Some things are better left unsaid. While the CRUD spec contains a lot of detail, there are a few subjects which aren’t addressed:

  • Read preferences
  • Write concerns
  • Fluent API for bulk writes
  • Explaining queries

With regard to read preferences and write concerns, we noted that not every driver allows those options to be specified on a per-operation basis. For some, read preferences and write concerns are only set on the Client, Database, or Collection objects. Nevertheless, the spec happily permits drivers to support additional options on its read and write methods.

The Bulk API, which first appeared in the MongoDB shell and select drivers around the time MongoDB 2.6 was released, was left alone. The CRUD spec defines a single bulkWrite() method, that receives an array of models each describing the parameters for insert, update, or delete operations. We felt this method was more versatile, as it does not impose a fluent API (with all of its method calls) upon the user, nor does it hide the list of operations within a builder object. Users can create, examine, or modify the list however they like before executing it through the new method, or even re-use it entirely in a subsequent call.

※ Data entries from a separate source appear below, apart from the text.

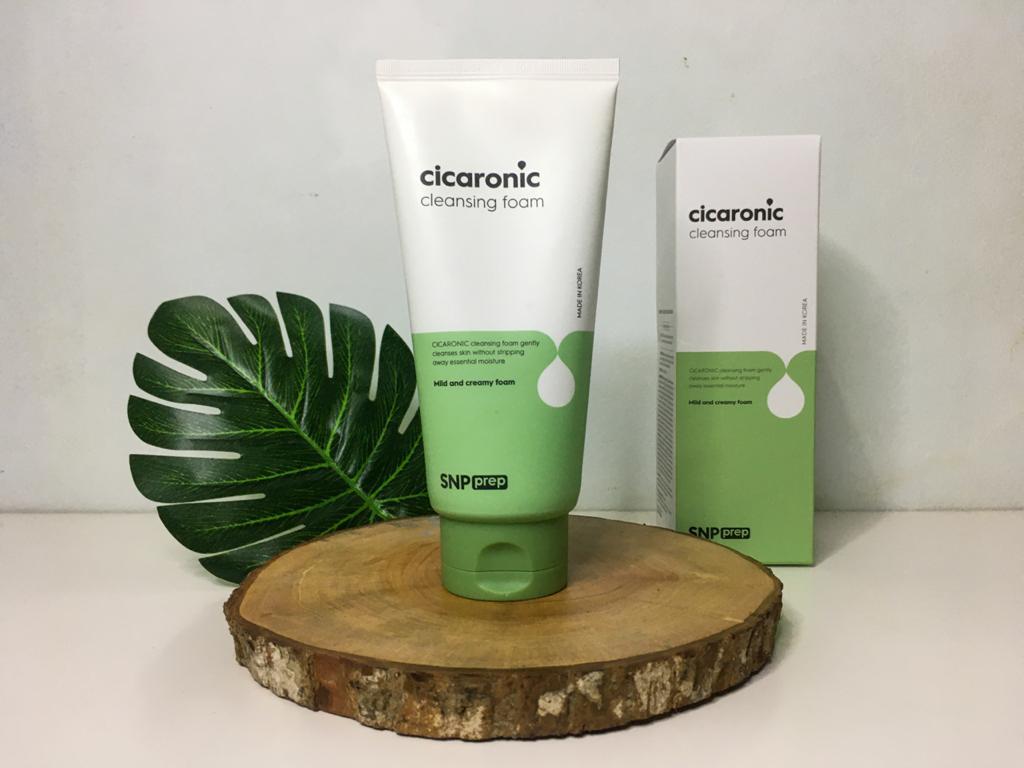 korean skincare cleansing foam product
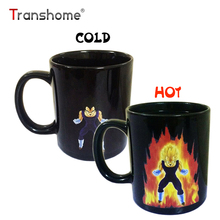Transhome Creative Color Changing Mug 300ml Dragon Ball Z Vegeta Heat Sensitive Ceramic Temperature Sensing Rtic Milk Coffee Mug(China)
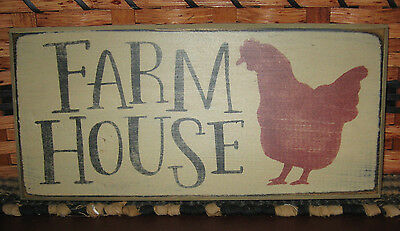"PRIMITIVE  COUNTRY FARM HOUSE  12"" SIGN antique whitew/ chicken"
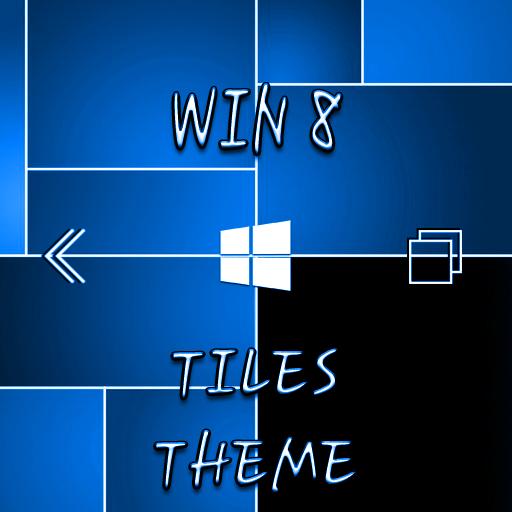 Win8 Blue Tiles XZ Theme 個人化 App LOGO-APP開箱王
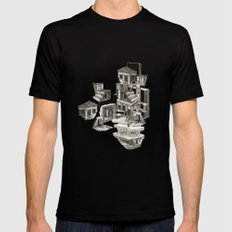 house fragment MEDIUM Black Mens Fitted Tee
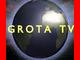 Grota TV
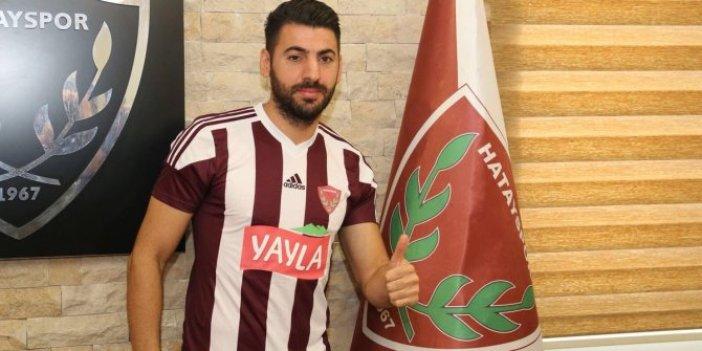 Mirkan Aydın İstanbulspor'da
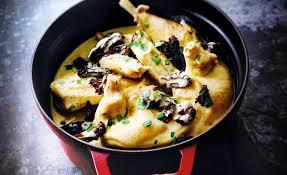 cuisiner un poulet de bresse fricassée de volaille par paul bocuse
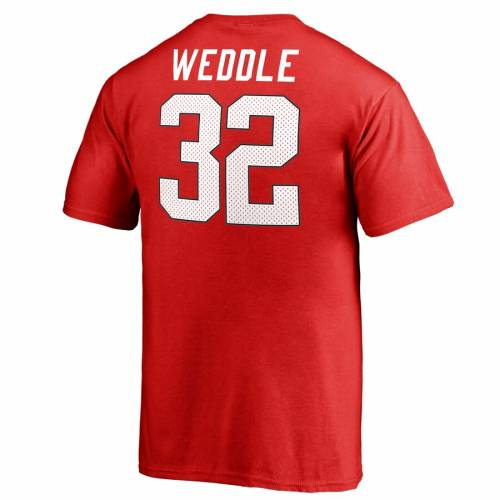 FANATICS BRANDED ユタ 子供用 カレッジ Tシャツ 赤 レッド キッズ ベビー マタニティ トップス ジュニア 【 Eric Weddle Utah Utes Youth College Legends Name And Number T-shirt - Red 】 Red
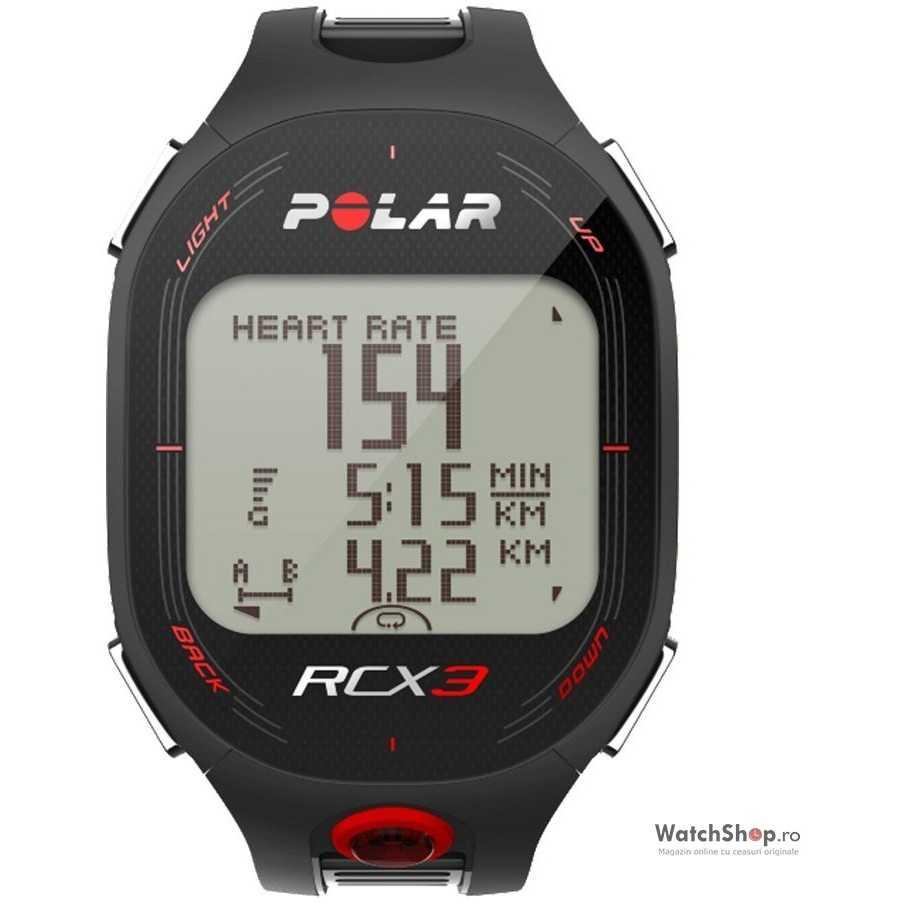 Ceas Polar MULTISPORT RCX3M RUN BLACK 90042158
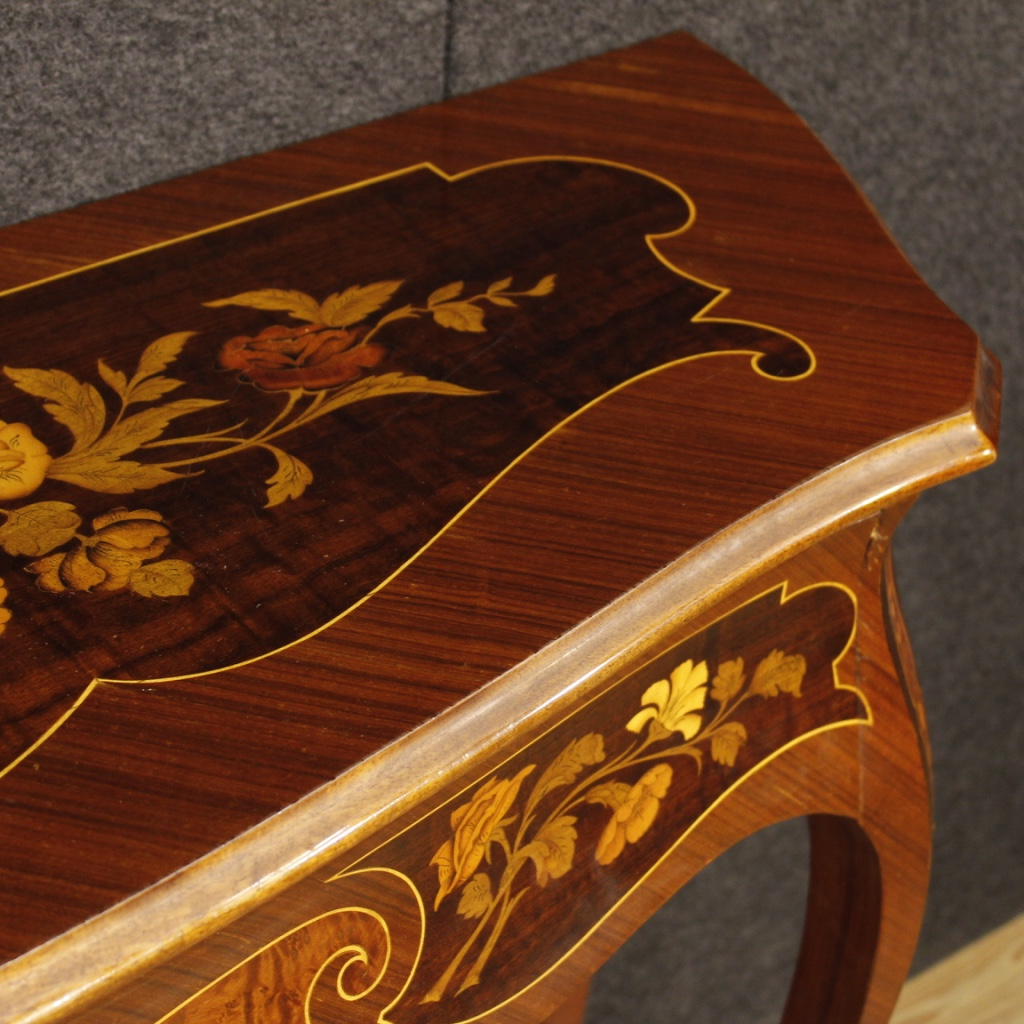 Furniture Richly Decorated With Floral And Musical Instruments Inlay In  Rosewood, Maple, Burl, Tulip Wood And Fruitwood. Console Of Beautiful  Decoration ...
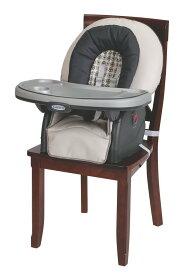 【送料無料】Graco グレコ 子供用ハイチェア ブロッサム4in1(1台で4役) ローチェア兼用 安全ベルト・テーブル付きフカフカ背もたれリクライニング&椅子の高さと足置きの高さ調整可能(Vanceバンス)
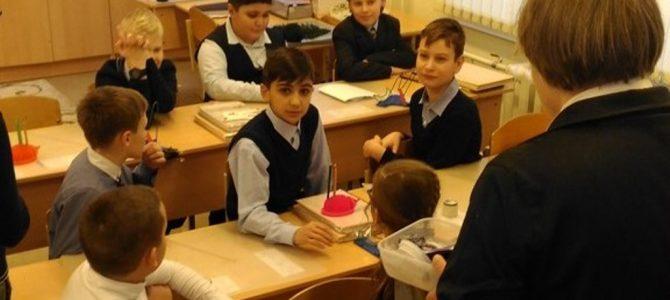Мастер-класс по письму пером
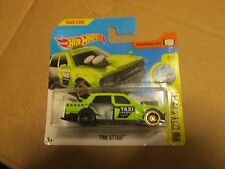 HOT WHEELS 2017 092/365 CITY WORKS 4/10 TIME ATTAXI NEW ON CARD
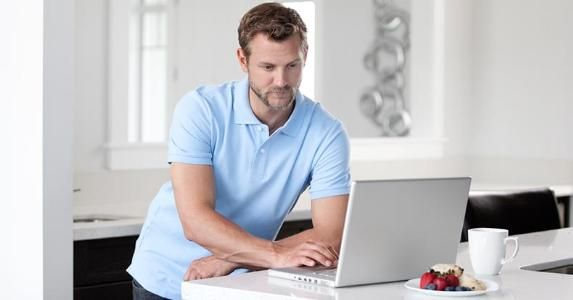 how to get a payday financial loan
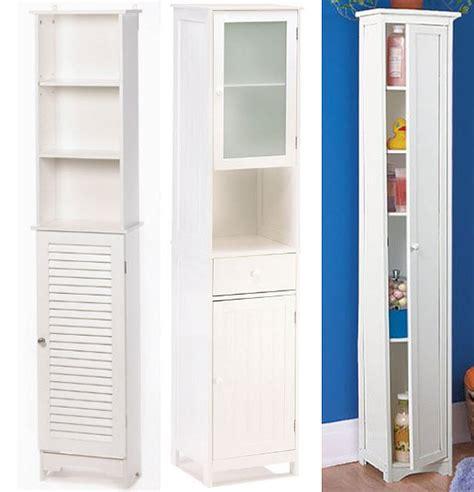slim bathroom storage cabinet slim storage cabinet by lcl roselawnlutheran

Lastly, we spent a fair amount of time discussing (and bikeshedding) the API for explaining queries, aggregation pipelines, and any other operations that might be supported by MongoDB 3.0 and beyond (e.g. SERVER-10448). Ultimately, we determined that explain is not a typical use case for drivers, in contrast to the shell. We also did not want to effectively double the public API of the CRUD specification by defining explainable variants of each method. That said, all drivers will continue to provide the necessary tools to execute explains (either through queries or command execution).

Wrapping Up

If you’re interested in digging deeper into any of the topics discussed in this article (and some that weren’t, such as error reporting), do give the CRUD API spec a look. We’ve also published a set of standardized acceptance tests in YAML and JSON formats, which are being used by many of our next generation drivers that implement the spec.